EXERCISE: Extract each line of the rows below that contains the string "instances", copying those lines verbatim in their original order.

INPUT ROWS:
--

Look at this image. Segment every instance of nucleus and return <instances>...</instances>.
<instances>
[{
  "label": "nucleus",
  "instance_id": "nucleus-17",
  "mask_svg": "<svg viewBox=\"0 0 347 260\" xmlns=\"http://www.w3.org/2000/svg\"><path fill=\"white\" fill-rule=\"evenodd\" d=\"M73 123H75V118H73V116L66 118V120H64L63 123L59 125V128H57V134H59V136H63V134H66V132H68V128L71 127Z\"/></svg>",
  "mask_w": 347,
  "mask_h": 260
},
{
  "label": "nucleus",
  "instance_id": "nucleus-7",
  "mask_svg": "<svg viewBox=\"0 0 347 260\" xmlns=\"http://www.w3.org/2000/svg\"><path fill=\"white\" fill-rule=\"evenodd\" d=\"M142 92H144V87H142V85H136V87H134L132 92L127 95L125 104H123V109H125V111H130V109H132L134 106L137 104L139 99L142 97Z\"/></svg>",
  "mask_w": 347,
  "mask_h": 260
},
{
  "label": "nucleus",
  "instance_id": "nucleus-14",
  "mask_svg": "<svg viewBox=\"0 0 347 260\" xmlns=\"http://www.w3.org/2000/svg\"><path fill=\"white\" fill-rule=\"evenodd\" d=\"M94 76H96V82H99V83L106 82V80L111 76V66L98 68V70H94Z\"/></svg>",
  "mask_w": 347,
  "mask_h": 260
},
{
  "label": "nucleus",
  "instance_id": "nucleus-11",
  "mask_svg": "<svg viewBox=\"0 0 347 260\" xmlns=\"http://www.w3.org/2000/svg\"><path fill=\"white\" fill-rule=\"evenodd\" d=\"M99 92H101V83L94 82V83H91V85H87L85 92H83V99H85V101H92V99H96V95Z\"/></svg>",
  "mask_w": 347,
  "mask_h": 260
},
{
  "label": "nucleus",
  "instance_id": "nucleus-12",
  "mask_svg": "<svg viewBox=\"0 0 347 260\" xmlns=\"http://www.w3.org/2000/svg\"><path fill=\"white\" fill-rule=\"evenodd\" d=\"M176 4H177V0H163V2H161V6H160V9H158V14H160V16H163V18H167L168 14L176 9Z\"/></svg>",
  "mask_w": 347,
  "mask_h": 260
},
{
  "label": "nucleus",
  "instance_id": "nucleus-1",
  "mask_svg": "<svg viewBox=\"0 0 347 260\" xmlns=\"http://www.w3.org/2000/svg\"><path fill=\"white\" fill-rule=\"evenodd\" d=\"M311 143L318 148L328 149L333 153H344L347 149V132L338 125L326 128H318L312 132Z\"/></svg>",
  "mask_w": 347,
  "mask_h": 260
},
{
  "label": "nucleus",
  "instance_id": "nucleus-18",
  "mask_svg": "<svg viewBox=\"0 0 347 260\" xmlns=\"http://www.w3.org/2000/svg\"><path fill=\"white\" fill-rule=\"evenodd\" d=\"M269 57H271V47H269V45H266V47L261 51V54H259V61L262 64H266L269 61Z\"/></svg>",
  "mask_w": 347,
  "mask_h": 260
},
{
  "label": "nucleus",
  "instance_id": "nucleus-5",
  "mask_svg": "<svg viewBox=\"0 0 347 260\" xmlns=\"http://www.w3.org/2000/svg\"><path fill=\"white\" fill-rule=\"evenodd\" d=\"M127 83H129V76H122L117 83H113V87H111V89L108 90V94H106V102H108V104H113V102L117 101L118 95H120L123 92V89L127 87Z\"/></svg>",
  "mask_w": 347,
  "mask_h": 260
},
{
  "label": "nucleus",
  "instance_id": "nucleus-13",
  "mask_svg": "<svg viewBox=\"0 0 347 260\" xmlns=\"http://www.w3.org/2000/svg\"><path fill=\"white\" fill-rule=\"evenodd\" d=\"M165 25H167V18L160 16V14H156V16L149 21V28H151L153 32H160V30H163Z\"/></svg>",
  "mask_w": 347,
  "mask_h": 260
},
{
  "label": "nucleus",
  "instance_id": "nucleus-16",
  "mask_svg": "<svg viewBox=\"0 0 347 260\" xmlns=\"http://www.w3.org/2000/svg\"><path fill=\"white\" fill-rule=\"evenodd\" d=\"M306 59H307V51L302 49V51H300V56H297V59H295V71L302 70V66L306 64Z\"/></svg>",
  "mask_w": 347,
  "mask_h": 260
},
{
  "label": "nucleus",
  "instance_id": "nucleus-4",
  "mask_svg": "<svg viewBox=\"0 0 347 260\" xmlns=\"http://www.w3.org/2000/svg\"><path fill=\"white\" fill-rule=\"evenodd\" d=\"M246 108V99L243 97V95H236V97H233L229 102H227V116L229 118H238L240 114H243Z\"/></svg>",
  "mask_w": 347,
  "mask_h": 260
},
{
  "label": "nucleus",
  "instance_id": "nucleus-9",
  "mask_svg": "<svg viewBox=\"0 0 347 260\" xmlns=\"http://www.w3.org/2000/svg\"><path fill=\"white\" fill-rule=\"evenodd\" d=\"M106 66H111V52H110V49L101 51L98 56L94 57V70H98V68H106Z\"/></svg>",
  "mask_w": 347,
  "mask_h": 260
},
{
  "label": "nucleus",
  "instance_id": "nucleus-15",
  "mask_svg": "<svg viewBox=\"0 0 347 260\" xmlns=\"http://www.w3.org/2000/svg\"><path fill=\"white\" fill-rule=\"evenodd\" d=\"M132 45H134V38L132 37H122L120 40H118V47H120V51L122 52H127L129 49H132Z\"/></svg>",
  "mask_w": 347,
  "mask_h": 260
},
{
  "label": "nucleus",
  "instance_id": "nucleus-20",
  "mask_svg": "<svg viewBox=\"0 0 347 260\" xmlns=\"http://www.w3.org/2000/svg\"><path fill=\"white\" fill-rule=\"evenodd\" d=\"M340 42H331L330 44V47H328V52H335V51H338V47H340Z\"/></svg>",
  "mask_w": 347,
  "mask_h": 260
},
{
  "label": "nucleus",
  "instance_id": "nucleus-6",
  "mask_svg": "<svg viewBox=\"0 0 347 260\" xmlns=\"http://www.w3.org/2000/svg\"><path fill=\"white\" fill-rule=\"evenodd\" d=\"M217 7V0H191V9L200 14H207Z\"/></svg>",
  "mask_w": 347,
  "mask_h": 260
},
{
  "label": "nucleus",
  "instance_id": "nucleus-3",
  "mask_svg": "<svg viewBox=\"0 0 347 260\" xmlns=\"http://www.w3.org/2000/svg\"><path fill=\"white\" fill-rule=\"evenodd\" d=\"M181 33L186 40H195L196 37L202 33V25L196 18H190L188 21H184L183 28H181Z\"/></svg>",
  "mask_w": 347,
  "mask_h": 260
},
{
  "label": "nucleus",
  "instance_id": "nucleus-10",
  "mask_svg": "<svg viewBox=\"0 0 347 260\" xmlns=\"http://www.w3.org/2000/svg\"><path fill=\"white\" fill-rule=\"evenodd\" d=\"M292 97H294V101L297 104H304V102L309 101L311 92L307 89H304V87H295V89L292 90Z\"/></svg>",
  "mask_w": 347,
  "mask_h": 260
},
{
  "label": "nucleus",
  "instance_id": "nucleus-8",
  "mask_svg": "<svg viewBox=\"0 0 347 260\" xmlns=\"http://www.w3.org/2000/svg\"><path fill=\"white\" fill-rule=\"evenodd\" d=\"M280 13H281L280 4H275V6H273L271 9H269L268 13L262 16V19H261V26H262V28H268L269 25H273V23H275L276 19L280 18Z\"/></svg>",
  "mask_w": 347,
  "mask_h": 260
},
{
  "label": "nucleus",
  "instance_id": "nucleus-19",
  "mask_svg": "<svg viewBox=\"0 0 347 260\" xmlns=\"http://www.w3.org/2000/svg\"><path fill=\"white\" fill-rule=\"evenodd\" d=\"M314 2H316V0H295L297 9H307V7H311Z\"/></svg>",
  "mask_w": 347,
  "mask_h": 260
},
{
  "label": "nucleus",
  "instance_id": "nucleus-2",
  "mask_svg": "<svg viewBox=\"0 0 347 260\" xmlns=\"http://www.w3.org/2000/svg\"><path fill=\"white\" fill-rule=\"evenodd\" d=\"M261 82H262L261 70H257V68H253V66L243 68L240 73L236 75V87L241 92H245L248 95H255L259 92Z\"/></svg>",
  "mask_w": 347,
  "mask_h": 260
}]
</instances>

--

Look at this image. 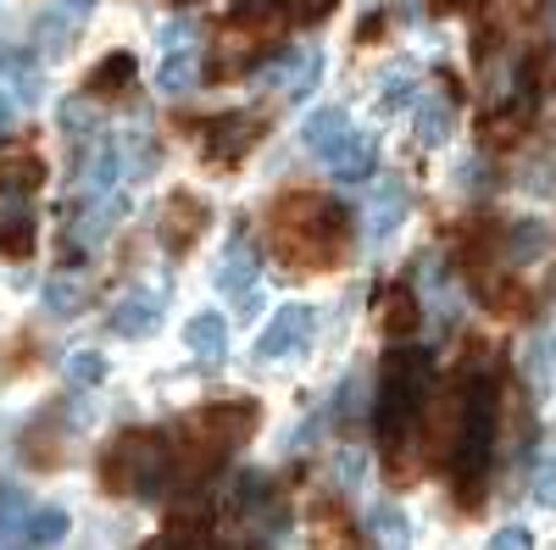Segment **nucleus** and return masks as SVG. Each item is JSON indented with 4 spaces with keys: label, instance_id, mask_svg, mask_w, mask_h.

--

TASK ANSWER:
Look at this image. Segment every instance of nucleus and return <instances>...</instances>.
<instances>
</instances>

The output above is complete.